TEXT SHOWN:
Dynamic Memory Handling Java vs C++

Dynamic Memory Handling Java vs C++ - java

I am a C++ programmer currently trying to work on Java. Working on C++ I have an habit of keeping track of dynamic memory allocations and employing various techniques like RAII to avoid memory leak. Java as we know provides a Garbage Collector(GC) to take care of memory leaks.So while programing in Java should one just let go all the wholesome worries of heap memory and leave it for GC to take care of the memory leaks or should one have a approach similar to that while programming languages without GC, try to take care of the memory you allocate and just let GC take care of ones that you might miss out. What should be the approach? What are the downsides of either?

I'm not sure what you mean by trying to take care of the memory you allocate in presence of a GC, but I'll try some mind reading.
Basically, you shouldn't "worry" about your memory being collected. If you don't reference objects anymore, they will be picked up. Logical memory leaks are still possible if you create a situation where objects are referenced for the rest of your program (example: register listeners and never un-register them, example: implementing a vector-like collection that doesn't set items to null when removing items off the end).

DIRECTIVE A:
Answer these about the thread on Java vs C++ memory handling:
(i) What technique does the asker mention using in C++ to avoid memory leaks?
(ii) What does Java provide to take care of memory leaks?
(iii) According to the reply, what happens to objects you no longer reference?
DIRECTIVE B: From the thread on Java vs C++ memory handling, copy word for word everything from "I am a C++ programmer" down to "downsides of either?".

INFORMATION SUPPLIED:
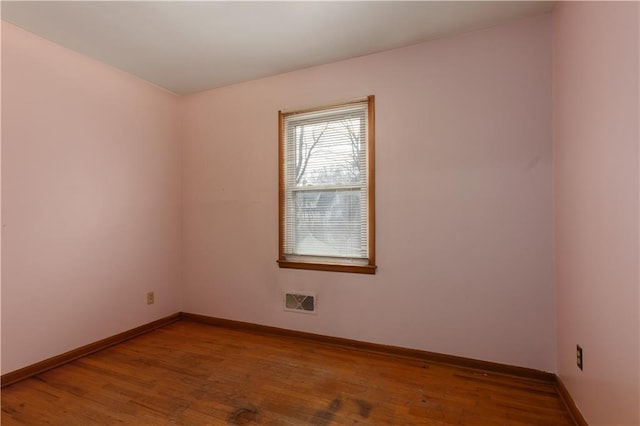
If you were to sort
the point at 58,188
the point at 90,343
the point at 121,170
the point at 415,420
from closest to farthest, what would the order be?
the point at 415,420
the point at 58,188
the point at 90,343
the point at 121,170

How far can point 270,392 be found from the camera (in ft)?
6.76

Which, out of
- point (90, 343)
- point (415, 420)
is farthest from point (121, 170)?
point (415, 420)

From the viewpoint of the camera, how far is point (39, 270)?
2.38 m

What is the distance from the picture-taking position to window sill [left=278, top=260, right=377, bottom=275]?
2.69 meters

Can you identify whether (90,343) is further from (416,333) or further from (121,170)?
(416,333)

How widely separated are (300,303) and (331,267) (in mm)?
495

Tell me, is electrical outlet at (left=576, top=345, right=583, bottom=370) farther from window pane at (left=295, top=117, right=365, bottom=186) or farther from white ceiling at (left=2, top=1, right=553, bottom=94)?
white ceiling at (left=2, top=1, right=553, bottom=94)

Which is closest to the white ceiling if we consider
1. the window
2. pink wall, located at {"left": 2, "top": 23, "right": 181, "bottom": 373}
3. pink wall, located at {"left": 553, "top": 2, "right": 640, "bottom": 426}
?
pink wall, located at {"left": 2, "top": 23, "right": 181, "bottom": 373}

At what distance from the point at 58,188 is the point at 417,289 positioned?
9.90ft

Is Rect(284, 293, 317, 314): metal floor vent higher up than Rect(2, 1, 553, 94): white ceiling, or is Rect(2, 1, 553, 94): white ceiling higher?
Rect(2, 1, 553, 94): white ceiling

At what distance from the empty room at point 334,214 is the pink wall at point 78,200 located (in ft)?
0.05

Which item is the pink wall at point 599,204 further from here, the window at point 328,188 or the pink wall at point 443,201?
the window at point 328,188

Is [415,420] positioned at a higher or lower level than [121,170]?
lower

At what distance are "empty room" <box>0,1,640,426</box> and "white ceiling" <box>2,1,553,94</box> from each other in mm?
19
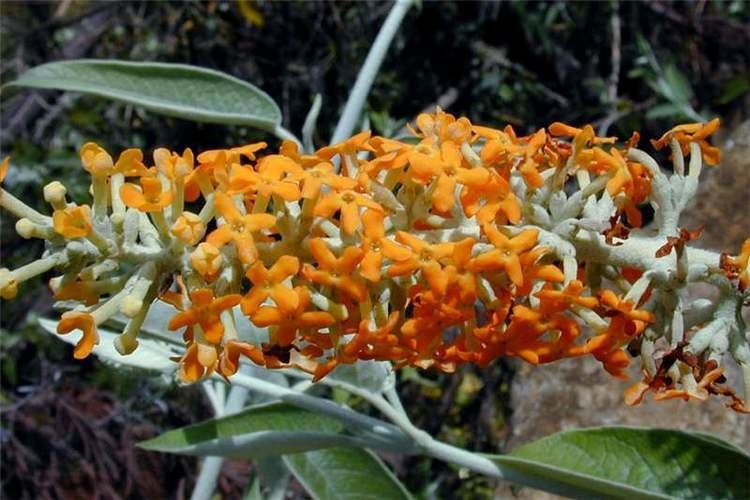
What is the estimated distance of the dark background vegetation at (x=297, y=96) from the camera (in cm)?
303

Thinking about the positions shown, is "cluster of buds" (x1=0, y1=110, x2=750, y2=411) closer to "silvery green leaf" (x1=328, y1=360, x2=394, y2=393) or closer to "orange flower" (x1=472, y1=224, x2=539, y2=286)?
"orange flower" (x1=472, y1=224, x2=539, y2=286)

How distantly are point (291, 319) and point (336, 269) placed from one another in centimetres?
7

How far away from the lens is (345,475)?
185 cm

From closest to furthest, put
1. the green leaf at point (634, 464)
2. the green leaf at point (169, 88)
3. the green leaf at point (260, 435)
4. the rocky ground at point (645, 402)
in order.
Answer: the green leaf at point (634, 464) → the green leaf at point (260, 435) → the green leaf at point (169, 88) → the rocky ground at point (645, 402)

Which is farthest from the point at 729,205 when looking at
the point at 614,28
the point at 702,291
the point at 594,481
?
the point at 594,481

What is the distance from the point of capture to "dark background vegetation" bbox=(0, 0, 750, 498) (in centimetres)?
303

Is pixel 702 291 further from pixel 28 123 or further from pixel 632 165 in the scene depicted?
pixel 28 123

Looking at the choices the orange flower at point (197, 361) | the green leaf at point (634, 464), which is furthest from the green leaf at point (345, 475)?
Answer: the orange flower at point (197, 361)

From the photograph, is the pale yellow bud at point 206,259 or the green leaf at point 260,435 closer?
the pale yellow bud at point 206,259

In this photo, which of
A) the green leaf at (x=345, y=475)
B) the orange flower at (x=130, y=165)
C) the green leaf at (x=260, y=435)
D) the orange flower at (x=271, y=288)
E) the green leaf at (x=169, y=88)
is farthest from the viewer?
the green leaf at (x=169, y=88)

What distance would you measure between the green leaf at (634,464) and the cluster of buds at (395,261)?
0.28m

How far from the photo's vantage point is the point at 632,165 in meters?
1.23

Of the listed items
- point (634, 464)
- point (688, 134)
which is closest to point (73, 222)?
point (688, 134)

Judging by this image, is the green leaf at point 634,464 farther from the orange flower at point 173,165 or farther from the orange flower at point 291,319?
the orange flower at point 173,165
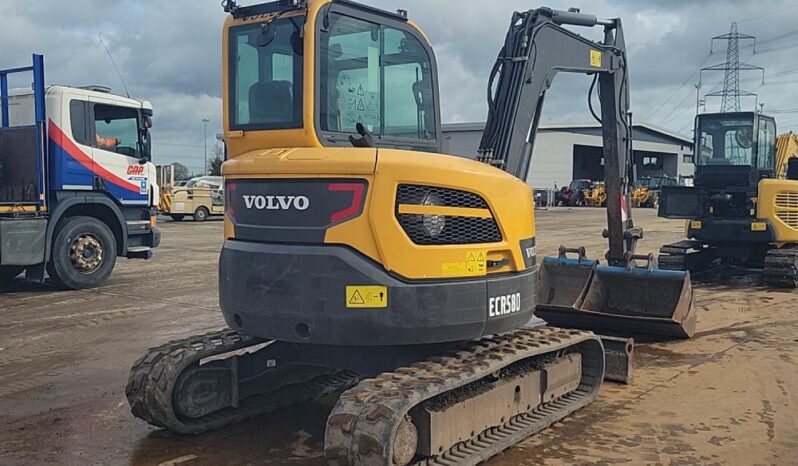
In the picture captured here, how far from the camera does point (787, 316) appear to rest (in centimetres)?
1018

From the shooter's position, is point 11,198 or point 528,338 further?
point 11,198

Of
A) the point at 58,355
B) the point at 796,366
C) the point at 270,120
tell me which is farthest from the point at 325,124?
the point at 796,366

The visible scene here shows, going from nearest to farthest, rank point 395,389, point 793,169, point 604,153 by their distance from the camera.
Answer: point 395,389 → point 604,153 → point 793,169

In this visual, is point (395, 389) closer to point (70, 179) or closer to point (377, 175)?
point (377, 175)

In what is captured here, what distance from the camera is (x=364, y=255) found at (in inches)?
181

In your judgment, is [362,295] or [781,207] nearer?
[362,295]

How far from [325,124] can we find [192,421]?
235 cm

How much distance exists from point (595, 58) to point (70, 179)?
8.11m

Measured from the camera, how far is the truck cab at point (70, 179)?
11445 mm

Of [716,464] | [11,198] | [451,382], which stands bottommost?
[716,464]

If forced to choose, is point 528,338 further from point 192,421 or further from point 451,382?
point 192,421

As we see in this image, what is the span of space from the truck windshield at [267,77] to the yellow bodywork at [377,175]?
0.18 ft

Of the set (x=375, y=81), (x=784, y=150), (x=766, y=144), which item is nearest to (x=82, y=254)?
(x=375, y=81)

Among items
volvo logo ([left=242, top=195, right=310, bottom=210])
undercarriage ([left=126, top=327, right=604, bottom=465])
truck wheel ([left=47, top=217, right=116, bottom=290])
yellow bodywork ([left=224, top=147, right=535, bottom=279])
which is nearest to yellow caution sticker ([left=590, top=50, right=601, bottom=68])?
undercarriage ([left=126, top=327, right=604, bottom=465])
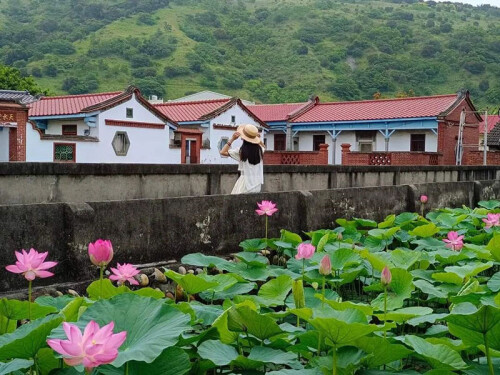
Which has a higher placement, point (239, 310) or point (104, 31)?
point (104, 31)

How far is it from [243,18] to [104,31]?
915 inches

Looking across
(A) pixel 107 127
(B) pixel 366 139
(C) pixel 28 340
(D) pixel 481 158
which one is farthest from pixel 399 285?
(B) pixel 366 139

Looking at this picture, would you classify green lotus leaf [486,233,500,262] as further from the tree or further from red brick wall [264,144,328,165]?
the tree

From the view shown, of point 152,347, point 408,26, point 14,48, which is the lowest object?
point 152,347

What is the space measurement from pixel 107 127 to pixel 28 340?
71.1 ft

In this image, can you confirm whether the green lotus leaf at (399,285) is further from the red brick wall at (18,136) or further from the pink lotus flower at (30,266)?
the red brick wall at (18,136)

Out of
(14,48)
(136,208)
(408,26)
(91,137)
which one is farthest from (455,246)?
(408,26)

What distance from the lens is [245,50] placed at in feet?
258

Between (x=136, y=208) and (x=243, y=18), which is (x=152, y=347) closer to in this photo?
(x=136, y=208)

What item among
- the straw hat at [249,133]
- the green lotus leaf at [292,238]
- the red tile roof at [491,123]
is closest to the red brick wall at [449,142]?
the red tile roof at [491,123]

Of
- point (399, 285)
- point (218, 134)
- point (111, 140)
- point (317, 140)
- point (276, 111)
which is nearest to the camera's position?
point (399, 285)

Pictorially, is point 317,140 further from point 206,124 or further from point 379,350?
point 379,350

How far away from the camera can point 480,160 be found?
25.5 m

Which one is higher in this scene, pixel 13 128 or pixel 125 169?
pixel 13 128
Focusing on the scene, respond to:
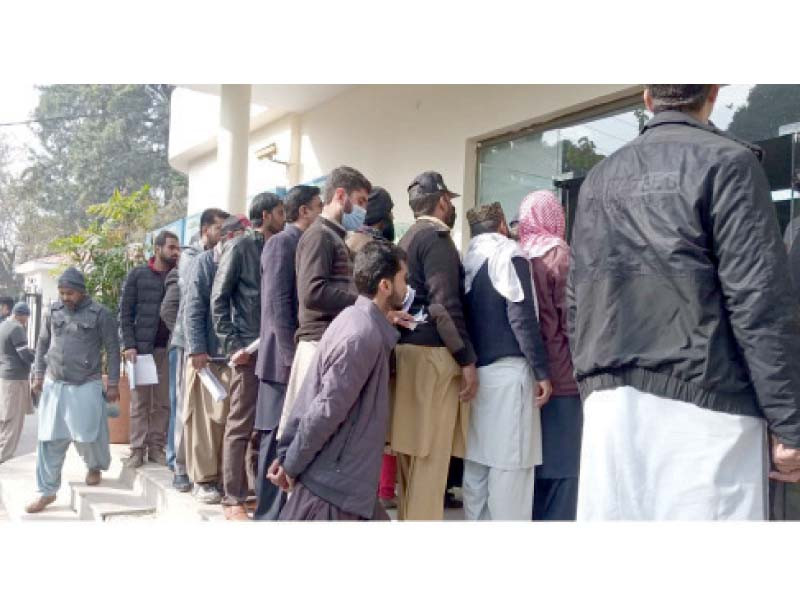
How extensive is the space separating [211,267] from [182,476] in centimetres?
157

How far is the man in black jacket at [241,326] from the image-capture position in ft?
14.1

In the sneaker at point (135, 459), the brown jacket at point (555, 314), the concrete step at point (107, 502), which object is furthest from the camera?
the sneaker at point (135, 459)

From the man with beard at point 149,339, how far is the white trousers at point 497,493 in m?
3.58

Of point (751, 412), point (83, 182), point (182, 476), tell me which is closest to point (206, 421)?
point (182, 476)

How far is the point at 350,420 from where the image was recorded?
2873 mm

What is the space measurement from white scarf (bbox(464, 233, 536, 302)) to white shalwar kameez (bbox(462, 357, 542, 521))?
1.17 feet

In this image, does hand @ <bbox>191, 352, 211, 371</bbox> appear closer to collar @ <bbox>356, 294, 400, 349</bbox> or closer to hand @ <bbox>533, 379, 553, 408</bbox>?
collar @ <bbox>356, 294, 400, 349</bbox>

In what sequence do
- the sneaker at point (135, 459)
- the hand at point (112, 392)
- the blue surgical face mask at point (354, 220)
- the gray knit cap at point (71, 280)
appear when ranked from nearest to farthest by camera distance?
the blue surgical face mask at point (354, 220)
the gray knit cap at point (71, 280)
the hand at point (112, 392)
the sneaker at point (135, 459)

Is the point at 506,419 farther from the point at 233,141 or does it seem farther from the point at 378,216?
the point at 233,141

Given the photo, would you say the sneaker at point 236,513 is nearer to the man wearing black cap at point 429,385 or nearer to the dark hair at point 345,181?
the man wearing black cap at point 429,385

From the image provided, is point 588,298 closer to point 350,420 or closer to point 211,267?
point 350,420

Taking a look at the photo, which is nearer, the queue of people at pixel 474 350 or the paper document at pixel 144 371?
the queue of people at pixel 474 350

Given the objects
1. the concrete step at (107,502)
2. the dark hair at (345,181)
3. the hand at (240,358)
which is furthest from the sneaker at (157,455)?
the dark hair at (345,181)

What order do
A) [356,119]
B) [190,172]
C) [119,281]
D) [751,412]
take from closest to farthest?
[751,412], [119,281], [356,119], [190,172]
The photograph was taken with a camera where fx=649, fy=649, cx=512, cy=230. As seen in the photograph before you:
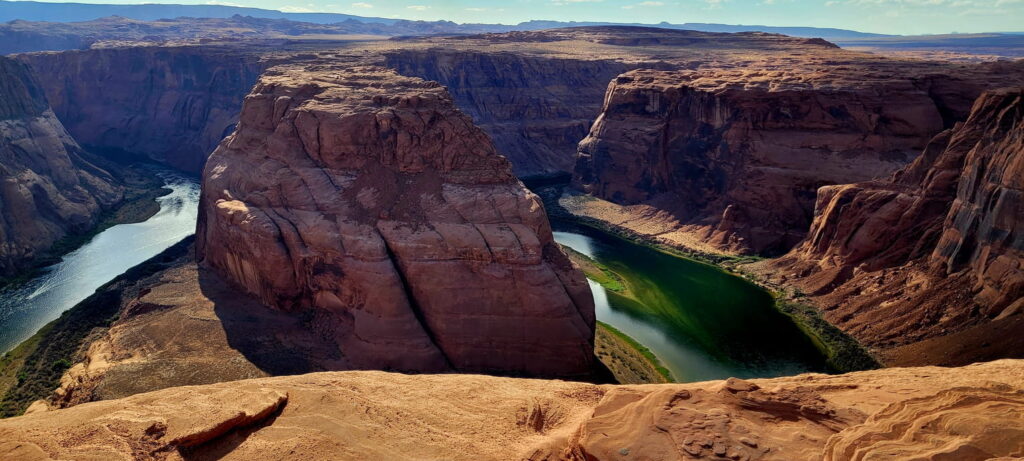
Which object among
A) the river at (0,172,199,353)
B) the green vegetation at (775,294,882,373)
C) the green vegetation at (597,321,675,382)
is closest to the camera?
the green vegetation at (597,321,675,382)

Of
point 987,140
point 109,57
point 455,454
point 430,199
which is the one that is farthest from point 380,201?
point 109,57

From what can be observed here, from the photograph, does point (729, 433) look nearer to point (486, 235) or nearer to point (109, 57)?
point (486, 235)

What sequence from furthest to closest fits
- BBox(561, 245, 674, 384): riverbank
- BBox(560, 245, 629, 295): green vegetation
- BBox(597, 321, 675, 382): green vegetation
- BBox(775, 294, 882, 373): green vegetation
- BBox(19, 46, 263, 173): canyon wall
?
1. BBox(19, 46, 263, 173): canyon wall
2. BBox(560, 245, 629, 295): green vegetation
3. BBox(775, 294, 882, 373): green vegetation
4. BBox(597, 321, 675, 382): green vegetation
5. BBox(561, 245, 674, 384): riverbank

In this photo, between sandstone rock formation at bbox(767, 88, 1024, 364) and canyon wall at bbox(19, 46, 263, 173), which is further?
canyon wall at bbox(19, 46, 263, 173)

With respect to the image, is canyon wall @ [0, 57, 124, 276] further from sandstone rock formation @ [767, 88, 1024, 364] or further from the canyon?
sandstone rock formation @ [767, 88, 1024, 364]

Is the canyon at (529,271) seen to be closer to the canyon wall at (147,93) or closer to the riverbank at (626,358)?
the riverbank at (626,358)

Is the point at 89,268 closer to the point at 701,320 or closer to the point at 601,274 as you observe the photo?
the point at 601,274

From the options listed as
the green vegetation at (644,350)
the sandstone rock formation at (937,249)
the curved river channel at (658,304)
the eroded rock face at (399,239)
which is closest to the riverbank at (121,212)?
the curved river channel at (658,304)

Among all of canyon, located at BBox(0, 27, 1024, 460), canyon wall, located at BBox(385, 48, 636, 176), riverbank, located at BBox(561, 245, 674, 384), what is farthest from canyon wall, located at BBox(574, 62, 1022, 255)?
canyon wall, located at BBox(385, 48, 636, 176)
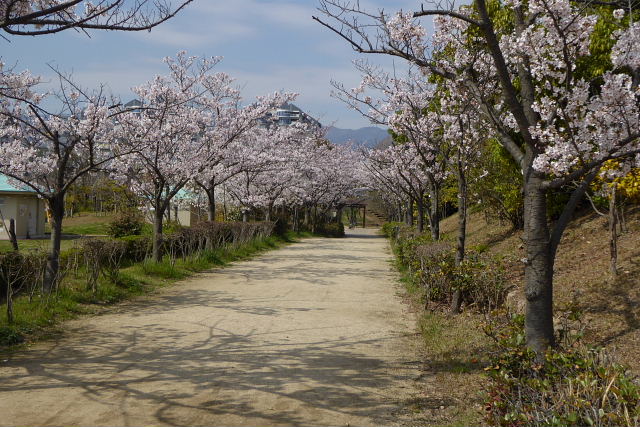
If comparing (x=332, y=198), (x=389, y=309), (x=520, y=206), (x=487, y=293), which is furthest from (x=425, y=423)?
(x=332, y=198)

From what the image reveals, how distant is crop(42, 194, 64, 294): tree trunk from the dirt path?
1160 millimetres

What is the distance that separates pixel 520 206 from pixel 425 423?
32.7ft

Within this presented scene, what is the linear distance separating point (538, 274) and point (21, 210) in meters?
27.7

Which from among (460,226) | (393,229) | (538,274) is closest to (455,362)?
(538,274)

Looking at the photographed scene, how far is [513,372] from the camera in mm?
4398

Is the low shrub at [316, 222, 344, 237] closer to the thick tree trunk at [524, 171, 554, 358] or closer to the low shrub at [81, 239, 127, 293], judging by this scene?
the low shrub at [81, 239, 127, 293]

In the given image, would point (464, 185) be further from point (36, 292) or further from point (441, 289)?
point (36, 292)

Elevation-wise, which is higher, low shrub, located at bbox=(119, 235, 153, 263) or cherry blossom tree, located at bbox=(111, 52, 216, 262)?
cherry blossom tree, located at bbox=(111, 52, 216, 262)

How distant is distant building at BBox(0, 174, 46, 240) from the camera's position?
86.8 ft

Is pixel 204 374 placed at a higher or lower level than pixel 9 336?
lower

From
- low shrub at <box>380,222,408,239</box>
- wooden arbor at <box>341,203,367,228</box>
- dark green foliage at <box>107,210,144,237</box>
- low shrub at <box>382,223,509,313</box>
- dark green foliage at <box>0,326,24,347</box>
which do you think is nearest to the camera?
dark green foliage at <box>0,326,24,347</box>

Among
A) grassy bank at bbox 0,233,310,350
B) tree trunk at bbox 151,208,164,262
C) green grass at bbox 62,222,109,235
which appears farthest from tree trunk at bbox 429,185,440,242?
green grass at bbox 62,222,109,235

RIGHT ANSWER A:
(i) RAII
(ii) A Garbage Collector (GC)
(iii) They will be picked up.

RIGHT ANSWER B:
I am a C++ programmer currently trying to work on Java. Working on C++ I have an habit of keeping track of dynamic memory allocations and employing various techniques like RAII to avoid memory leak. Java as we know provides a Garbage Collector(GC) to take care of memory leaks.So while programing in Java should one just let go all the wholesome worries of heap memory and leave it for GC to take care of the memory leaks or should one have a approach similar to that while programming languages without GC, try to take care of the memory you allocate and just let GC take care of ones that you might miss out. What should be the approach? What are the downsides of either?